__PROBLEM TO SOLVE__.
Exactly repeat all the records below, omitting the images they hold.

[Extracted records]
►

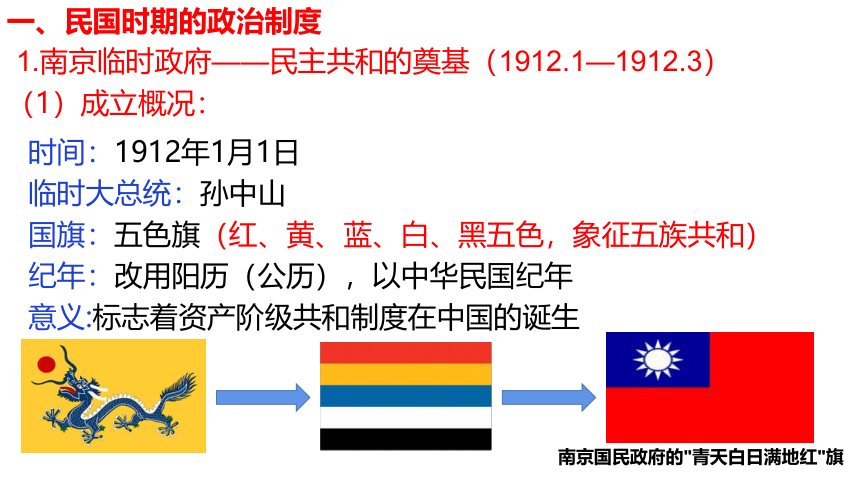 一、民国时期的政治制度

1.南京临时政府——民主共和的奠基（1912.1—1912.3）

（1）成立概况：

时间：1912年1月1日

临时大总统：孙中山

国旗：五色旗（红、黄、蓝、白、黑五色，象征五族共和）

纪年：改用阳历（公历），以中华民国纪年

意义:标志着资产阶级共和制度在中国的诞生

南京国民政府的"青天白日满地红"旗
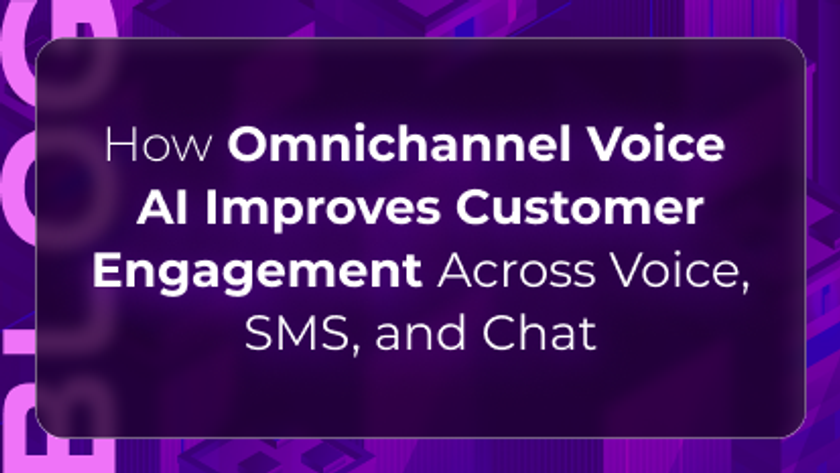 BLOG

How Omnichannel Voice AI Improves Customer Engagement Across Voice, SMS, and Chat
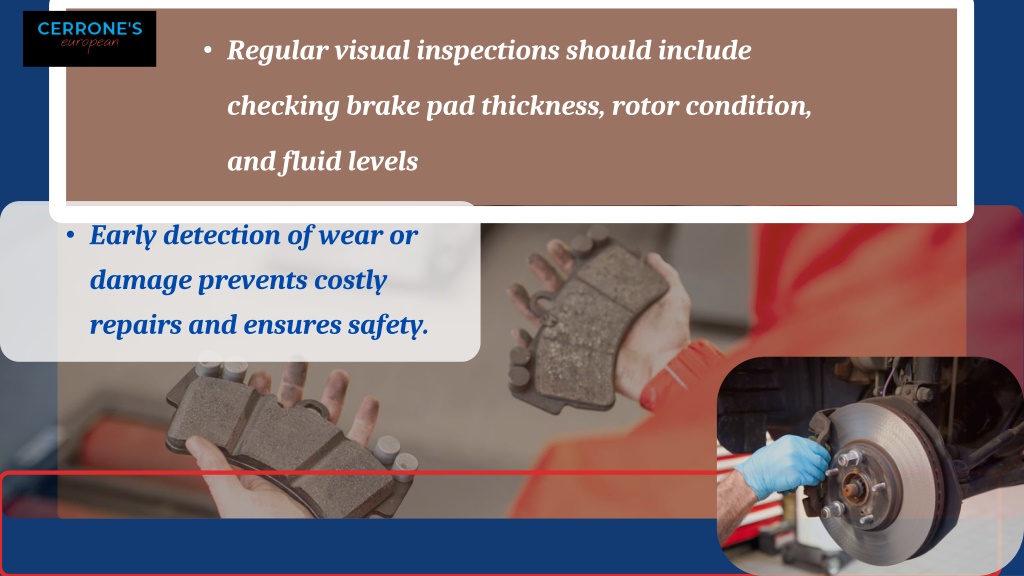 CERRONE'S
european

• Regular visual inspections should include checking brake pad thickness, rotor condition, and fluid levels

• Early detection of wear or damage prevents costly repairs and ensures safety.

◄

__YOUR SOLUTION__.
 一、民国时期的政治制度

1.南京临时政府——民主共和的奠基（1912.1—1912.3）

（1）成立概况：

时间：1912年1月1日

临时大总统：孙中山

国旗：五色旗（红、黄、蓝、白、黑五色，象征五族共和）

纪年：改用阳历（公历），以中华民国纪年

意义:标志着资产阶级共和制度在中国的诞生

南京国民政府的"青天白日满地红"旗
 BLOG

How Omnichannel Voice AI Improves Customer Engagement Across Voice, SMS, and Chat
 CERRONE'S
european

• Regular visual inspections should include checking brake pad thickness, rotor condition, and fluid levels

• Early detection of wear or damage prevents costly repairs and ensures safety.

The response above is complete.